The four used datasets are:
- CIFAR-10 [2] preprocessed in such a way that artifacts form the P class and living things form the N class.
- Epsilon [3] is a binary classification text dataset.
- UNSW-NB15 [4] is a binary classification dataset.
- Breast Cancer [5] is a binary classification dataset.
You can just run the python file: train.py
, it will be executed once with the default setting, and the result will be printed and saved.

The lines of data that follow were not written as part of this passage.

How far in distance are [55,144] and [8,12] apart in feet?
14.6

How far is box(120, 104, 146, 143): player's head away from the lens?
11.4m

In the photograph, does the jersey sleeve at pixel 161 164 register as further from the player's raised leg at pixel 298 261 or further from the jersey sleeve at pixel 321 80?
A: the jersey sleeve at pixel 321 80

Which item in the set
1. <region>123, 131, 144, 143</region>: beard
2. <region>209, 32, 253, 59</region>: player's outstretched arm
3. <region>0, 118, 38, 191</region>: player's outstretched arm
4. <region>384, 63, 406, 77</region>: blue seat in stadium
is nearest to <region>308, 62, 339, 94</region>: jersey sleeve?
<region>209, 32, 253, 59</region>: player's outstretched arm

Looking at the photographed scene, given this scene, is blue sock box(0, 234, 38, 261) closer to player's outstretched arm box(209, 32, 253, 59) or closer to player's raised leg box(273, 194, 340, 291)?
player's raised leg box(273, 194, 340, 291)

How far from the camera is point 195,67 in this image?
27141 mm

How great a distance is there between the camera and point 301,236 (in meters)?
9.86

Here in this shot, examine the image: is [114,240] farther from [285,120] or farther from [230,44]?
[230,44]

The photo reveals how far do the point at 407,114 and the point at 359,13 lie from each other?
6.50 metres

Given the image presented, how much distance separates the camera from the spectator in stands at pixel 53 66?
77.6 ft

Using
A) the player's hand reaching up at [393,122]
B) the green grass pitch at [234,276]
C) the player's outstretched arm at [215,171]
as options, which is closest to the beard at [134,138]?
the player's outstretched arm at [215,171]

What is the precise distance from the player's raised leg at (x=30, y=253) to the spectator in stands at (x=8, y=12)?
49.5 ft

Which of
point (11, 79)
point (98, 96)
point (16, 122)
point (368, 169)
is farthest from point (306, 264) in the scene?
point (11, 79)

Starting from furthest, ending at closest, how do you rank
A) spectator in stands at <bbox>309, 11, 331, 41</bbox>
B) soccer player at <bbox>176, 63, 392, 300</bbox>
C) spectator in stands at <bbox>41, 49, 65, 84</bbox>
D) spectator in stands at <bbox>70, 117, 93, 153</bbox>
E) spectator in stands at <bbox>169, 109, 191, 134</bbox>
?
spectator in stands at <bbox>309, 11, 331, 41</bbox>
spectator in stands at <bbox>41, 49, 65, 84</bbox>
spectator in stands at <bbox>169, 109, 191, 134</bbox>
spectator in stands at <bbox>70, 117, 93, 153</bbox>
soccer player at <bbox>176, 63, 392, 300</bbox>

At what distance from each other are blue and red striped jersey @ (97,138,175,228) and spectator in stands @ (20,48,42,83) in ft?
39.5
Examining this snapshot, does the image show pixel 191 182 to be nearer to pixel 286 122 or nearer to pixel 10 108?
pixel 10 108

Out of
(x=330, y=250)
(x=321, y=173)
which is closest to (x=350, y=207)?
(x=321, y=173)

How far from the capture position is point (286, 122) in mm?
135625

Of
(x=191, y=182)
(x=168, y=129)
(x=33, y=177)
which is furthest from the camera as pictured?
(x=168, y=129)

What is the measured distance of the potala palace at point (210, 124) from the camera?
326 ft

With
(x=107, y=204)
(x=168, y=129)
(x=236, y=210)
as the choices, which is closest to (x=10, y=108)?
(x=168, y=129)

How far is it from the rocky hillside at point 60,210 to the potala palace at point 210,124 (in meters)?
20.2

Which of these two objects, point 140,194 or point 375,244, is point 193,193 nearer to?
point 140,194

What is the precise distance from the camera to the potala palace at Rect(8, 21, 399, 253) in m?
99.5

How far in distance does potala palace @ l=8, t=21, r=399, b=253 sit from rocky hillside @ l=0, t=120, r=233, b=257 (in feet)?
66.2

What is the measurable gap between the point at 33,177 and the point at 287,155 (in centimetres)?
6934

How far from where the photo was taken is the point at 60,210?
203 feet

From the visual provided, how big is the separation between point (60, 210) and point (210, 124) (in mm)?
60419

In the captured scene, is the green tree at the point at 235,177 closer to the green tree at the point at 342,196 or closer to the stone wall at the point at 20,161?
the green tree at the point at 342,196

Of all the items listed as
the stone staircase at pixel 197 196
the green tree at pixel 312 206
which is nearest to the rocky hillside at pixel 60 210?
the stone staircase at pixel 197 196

You can also try different parameters before you execute the python file.
python3 src/train.py \
--dataset breastcancer \
--seed 5 \
--num_estimator 100 \
--beta 0.0001 \
--random 1
Dataset | Beta | Accuracy |
---|---|---|
CIFAR-10 | 0.1 | 86.21 |
Epsilon | 0.2 | 73.05 |
UNSW-NB15 | 0.1 | 76.62 |
Breast Cancer | 0.0001 | 96.49 |
[1] Ryuichi Kiryo, Gang Niu, Marthinus Christoffel du Plessis, and Masashi Sugiyama. "Positive-Unlabeled Learning with Non-Negative Risk Estimator." Advances in neural information processing systems. 2017.

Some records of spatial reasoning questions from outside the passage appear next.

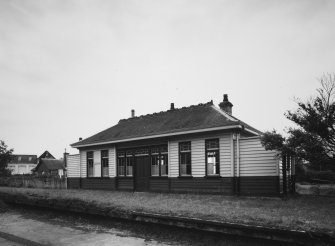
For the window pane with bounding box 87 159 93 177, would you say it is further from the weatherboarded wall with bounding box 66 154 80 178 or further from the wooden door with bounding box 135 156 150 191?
the wooden door with bounding box 135 156 150 191

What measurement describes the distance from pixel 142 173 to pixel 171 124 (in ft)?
11.7

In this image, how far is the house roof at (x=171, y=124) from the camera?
15688 mm

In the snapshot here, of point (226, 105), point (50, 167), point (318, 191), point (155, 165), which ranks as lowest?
point (50, 167)

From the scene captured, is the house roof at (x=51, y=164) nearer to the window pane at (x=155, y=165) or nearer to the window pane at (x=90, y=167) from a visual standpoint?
the window pane at (x=90, y=167)

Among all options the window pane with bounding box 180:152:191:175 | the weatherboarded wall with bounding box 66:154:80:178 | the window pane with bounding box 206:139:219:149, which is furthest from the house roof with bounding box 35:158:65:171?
the window pane with bounding box 206:139:219:149

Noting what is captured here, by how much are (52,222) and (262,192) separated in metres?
9.18

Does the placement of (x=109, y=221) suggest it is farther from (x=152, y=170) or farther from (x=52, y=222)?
(x=152, y=170)

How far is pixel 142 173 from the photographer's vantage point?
18.9m

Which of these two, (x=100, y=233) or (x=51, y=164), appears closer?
(x=100, y=233)

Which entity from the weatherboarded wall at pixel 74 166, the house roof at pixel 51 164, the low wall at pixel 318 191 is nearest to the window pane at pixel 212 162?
the low wall at pixel 318 191

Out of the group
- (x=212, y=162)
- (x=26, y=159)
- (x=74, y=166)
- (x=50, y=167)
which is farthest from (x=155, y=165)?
→ (x=26, y=159)

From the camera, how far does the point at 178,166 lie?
16.9 m

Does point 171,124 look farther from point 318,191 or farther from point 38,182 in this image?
point 38,182

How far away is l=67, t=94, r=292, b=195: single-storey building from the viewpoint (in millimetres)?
14492
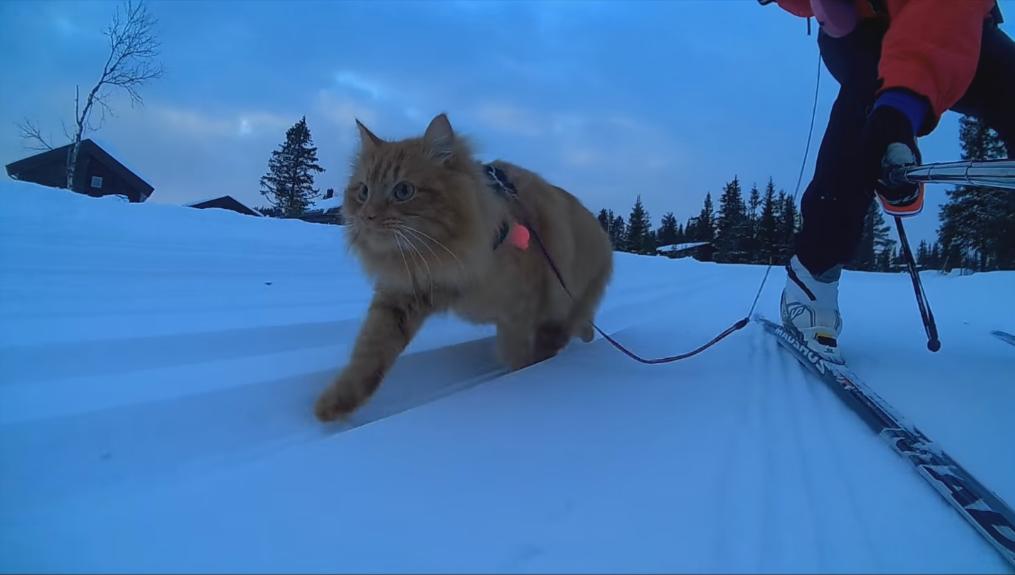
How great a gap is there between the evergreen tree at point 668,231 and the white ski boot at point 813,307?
140 ft

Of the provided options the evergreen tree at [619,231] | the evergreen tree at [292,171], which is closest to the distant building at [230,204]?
the evergreen tree at [292,171]

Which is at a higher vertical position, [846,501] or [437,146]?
[437,146]

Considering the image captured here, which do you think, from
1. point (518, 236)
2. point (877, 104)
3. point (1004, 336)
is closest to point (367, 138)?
point (518, 236)

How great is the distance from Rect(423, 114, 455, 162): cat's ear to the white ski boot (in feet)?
4.84

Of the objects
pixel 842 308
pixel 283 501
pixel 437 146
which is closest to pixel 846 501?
pixel 283 501

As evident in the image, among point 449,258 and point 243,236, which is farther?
point 243,236

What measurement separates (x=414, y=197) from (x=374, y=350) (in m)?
0.55

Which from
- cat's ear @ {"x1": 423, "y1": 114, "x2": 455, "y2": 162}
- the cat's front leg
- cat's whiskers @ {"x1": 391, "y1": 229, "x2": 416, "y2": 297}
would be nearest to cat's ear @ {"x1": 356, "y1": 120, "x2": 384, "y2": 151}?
cat's ear @ {"x1": 423, "y1": 114, "x2": 455, "y2": 162}

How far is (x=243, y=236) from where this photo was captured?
15.8 ft

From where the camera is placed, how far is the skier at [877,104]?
5.19 ft

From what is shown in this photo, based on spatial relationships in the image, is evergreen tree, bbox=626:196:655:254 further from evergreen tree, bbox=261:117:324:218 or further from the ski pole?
the ski pole

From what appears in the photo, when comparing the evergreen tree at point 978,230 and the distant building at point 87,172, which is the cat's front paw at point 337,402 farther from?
the distant building at point 87,172

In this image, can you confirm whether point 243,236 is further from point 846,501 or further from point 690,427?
point 846,501

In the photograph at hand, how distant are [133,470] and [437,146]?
1316mm
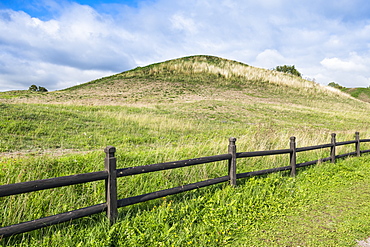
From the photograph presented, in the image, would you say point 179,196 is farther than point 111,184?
Yes

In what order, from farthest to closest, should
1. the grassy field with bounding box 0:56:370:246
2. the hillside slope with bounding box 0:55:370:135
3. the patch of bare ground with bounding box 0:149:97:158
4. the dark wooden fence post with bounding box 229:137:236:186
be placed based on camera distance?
the hillside slope with bounding box 0:55:370:135
the patch of bare ground with bounding box 0:149:97:158
the dark wooden fence post with bounding box 229:137:236:186
the grassy field with bounding box 0:56:370:246

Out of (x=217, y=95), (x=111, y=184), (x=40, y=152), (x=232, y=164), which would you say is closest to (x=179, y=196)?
(x=232, y=164)

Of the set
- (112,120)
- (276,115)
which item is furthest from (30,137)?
(276,115)

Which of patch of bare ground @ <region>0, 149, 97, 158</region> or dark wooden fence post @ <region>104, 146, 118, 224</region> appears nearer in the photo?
dark wooden fence post @ <region>104, 146, 118, 224</region>

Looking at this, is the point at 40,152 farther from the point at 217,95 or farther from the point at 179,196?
the point at 217,95

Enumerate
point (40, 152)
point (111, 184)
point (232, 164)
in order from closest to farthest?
point (111, 184), point (232, 164), point (40, 152)

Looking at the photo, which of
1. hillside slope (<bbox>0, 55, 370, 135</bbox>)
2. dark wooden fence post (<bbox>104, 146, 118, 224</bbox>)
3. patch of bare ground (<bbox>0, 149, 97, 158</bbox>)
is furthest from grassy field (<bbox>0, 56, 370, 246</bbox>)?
hillside slope (<bbox>0, 55, 370, 135</bbox>)

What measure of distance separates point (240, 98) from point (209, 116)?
1529 centimetres

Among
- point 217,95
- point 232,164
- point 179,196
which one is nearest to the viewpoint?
point 179,196

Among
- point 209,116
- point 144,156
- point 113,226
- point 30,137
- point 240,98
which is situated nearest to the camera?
point 113,226

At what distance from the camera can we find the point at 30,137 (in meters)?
12.2

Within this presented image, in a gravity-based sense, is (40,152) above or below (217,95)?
below

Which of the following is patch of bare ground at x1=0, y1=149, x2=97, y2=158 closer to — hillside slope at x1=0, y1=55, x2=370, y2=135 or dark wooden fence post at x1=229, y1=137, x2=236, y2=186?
dark wooden fence post at x1=229, y1=137, x2=236, y2=186

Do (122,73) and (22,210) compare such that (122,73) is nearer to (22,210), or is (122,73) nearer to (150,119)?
(150,119)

[2] Krizhevsky, Alex, and Geoffrey Hinton. "Learning multiple layers of features from tiny images." (2009).
[3] Yuan, G. X., Ho, C. H., & Lin, C. J. (2012). An Improved GLMNET for L1-regularized Logistic Regression. Journal of Machine Learning Research, 13, 1999-2030.
[4] Moustafa, Nour, and Jill Slay. "UNSW-NB15: a comprehensive data set for network intrusion detection systems (UNSW-NB15 network data set)." Military Communications and Information Systems Conference (MilCIS), 2015. IEEE, 2015.
[5] W.N. Street, W.H. Wolberg and O.L. Mangasarian. Nuclear feature extraction for breast tumor diagnosis. IS&T/SPIE 1993 International Symposium on Electronic Imaging: Science and Technology, volume 1905, pages 861-870, San Jose, CA, 1993.